Fifth, innovation itself has a spatial flaw. Discovery and invention are still the preserve of the Atlantic system while consumption and absorption are witnessing greater uptake in the Asian economies and in Africa. This new innovation divide, when combined with restrictive intellectual property regimes set up for the benefit of Western corporations, is bad news for developing countries. It’s likely that they will merely transform from being labour sources, marginal consumers, and resource-rich spaces to markets for innovation, sources for the data that drives the process, and part of a value chain where the largest wealth will still be created in the old economies.

This will ensure that their purchasing power remains low. Without large-scale, export-driven manufacturing, and without the revenues that would accrue to the owners of technology, there is a high possibility that developing countries that are not yet middle-income will remain trapped in a low-productivity, low-wage spiral.
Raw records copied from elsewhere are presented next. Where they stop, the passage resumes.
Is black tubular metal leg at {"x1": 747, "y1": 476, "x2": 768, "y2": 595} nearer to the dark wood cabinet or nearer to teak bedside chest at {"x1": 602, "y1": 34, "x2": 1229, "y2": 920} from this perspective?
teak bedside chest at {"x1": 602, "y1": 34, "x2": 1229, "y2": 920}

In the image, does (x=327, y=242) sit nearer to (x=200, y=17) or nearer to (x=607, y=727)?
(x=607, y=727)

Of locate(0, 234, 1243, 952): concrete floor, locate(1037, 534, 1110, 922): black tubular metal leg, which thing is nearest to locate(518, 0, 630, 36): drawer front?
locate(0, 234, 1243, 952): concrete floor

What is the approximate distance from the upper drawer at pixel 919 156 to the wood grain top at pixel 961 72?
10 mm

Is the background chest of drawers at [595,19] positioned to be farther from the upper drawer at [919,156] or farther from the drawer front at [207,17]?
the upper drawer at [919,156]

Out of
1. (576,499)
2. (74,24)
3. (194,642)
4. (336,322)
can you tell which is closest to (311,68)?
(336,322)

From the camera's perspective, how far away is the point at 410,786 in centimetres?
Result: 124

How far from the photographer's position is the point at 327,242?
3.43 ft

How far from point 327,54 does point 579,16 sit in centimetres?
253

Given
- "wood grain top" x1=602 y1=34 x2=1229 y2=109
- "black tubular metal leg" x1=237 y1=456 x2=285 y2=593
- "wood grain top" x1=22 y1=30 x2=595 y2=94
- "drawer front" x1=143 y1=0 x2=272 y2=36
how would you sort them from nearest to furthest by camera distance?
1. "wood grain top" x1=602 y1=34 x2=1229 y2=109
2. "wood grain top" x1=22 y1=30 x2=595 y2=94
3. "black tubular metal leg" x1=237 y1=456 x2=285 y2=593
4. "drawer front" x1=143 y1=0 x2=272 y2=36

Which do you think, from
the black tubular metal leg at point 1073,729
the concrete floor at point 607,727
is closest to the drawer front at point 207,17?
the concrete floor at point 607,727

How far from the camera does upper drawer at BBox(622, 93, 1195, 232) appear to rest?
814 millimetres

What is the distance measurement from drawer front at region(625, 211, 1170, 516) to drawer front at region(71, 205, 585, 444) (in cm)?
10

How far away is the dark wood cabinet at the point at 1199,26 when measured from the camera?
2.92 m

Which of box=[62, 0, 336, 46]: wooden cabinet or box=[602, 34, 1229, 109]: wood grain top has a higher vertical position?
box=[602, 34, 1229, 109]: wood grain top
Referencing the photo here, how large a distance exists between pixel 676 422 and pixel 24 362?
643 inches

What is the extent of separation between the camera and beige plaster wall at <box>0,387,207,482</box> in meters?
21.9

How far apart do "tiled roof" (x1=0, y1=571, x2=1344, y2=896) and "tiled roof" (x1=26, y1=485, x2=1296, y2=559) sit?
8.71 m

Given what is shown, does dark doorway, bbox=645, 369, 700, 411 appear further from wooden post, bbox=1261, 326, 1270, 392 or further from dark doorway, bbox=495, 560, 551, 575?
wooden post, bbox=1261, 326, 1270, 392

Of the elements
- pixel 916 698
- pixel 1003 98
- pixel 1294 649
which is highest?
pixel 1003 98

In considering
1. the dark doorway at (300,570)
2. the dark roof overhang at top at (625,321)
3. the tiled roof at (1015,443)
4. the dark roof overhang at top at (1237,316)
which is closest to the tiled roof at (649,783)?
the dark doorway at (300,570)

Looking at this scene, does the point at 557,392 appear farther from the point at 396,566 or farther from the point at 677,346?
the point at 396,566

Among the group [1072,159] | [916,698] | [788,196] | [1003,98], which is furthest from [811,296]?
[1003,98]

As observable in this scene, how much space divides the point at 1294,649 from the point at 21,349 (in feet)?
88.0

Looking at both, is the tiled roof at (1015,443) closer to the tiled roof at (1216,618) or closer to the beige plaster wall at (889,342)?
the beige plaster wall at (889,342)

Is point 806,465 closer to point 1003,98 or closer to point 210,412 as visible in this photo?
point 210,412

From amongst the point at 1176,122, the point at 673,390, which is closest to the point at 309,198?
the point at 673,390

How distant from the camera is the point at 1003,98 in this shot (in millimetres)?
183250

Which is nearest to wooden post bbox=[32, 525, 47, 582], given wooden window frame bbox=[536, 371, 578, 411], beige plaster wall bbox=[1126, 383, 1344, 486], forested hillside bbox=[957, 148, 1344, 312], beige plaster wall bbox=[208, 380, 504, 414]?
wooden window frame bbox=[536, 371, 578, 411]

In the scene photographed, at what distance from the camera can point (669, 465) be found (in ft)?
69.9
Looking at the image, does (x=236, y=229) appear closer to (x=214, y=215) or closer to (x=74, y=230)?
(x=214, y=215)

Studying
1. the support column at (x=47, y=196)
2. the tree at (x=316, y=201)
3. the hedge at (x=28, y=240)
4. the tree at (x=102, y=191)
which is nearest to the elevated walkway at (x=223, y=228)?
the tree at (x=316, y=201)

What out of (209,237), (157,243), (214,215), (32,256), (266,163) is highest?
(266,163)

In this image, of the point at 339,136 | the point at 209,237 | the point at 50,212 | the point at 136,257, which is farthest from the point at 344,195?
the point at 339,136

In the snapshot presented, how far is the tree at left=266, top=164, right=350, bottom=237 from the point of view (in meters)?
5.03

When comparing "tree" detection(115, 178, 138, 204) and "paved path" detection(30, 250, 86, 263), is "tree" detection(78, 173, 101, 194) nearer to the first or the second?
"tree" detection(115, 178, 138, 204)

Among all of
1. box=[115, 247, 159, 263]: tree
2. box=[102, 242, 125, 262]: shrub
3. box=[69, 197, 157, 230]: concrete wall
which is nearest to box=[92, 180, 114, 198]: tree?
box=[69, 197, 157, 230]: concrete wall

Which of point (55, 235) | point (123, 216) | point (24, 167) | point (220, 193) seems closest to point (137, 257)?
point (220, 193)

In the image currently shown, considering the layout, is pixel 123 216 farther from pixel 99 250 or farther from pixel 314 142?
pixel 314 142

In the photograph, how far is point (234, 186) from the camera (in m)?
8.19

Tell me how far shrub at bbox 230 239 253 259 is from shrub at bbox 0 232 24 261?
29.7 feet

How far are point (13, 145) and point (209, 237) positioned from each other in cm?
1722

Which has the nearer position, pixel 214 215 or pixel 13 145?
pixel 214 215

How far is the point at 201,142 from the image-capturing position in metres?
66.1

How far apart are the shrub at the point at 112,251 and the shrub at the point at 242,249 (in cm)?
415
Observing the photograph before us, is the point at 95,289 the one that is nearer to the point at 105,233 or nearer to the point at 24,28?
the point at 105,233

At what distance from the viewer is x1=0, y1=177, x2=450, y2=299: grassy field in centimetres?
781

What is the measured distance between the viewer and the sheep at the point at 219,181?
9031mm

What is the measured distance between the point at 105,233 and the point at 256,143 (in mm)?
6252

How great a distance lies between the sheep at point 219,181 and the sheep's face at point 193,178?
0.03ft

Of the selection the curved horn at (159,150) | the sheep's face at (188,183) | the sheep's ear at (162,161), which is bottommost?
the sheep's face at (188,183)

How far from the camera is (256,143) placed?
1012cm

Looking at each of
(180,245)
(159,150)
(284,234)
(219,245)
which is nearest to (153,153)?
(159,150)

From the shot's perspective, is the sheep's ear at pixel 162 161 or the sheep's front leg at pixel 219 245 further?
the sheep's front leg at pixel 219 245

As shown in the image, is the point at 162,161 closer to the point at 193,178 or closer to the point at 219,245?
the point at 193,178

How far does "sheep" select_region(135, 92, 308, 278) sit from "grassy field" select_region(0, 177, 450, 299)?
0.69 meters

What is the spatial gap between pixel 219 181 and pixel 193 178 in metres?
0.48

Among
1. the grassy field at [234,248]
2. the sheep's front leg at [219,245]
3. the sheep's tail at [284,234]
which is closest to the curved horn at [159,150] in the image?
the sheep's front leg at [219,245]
India: GDP in current prices from 2010 to 2020

Image: Statista

The better way forward

 

So what should India do, given these five trends in global economic development?

 

First, India must get its own house in order. One-fifth of humanity is a market and a productive base in and of itself. But for the country to take advantage of its size, it must sign a free trade deal with itself.

 

Currently the 30-odd states and union territories that comprise the Republic of India are nominally a single economy. But in reality they’re less integrated than the economies of Europe. India’s states and union territories often have sharply different regulations and incompatible tax systems. As a result, trading across state boundaries is a nightmare and India really needs to focus on creating a trade association among these regions.

 

As a single tax, the GST is the first step in the right direction as it will allow new manufacturing units set up under the “Make in India” programme to have access to multiple markets.

 

And there are other government policies that also fit well with this endeavour:Digital India knits markets together, allowing for vast e-commerce and business-to-business opportunities, and Start-up India gives new entrepreneurs access to the finance and incubation required for them to take advantage of these opportunities.

 

Secondly, the attitude towards informal employment needs to change. It’s time to stop thinking of the informal economy as a bad thing, particularly since an overwhelmingly large number of Indian workers (over 90% by some estimates) are currently employed in the sector. The government should instead focus on creating support systems that will allow for India’s vast informal workforce to become more secure, productive, and, where feasible, more entrepreneurial.

 

Finally, India must think big. It must consider the possibility that it will have to leapfrog over the industrialisation process itself. It must imagine itself becoming the epicentre of the robotics and AI world, much like Japan become the hub for electronics, Germany for automobiles, and China for manufacturing everything at a tenth of the cost.

To prosper in a world that is suffering from the absence of growth and the disruption of old models, India must strive to become the principal stakeholder of the digital revolution—and ensure that its teeming millions partake in it gainfully, even if informally.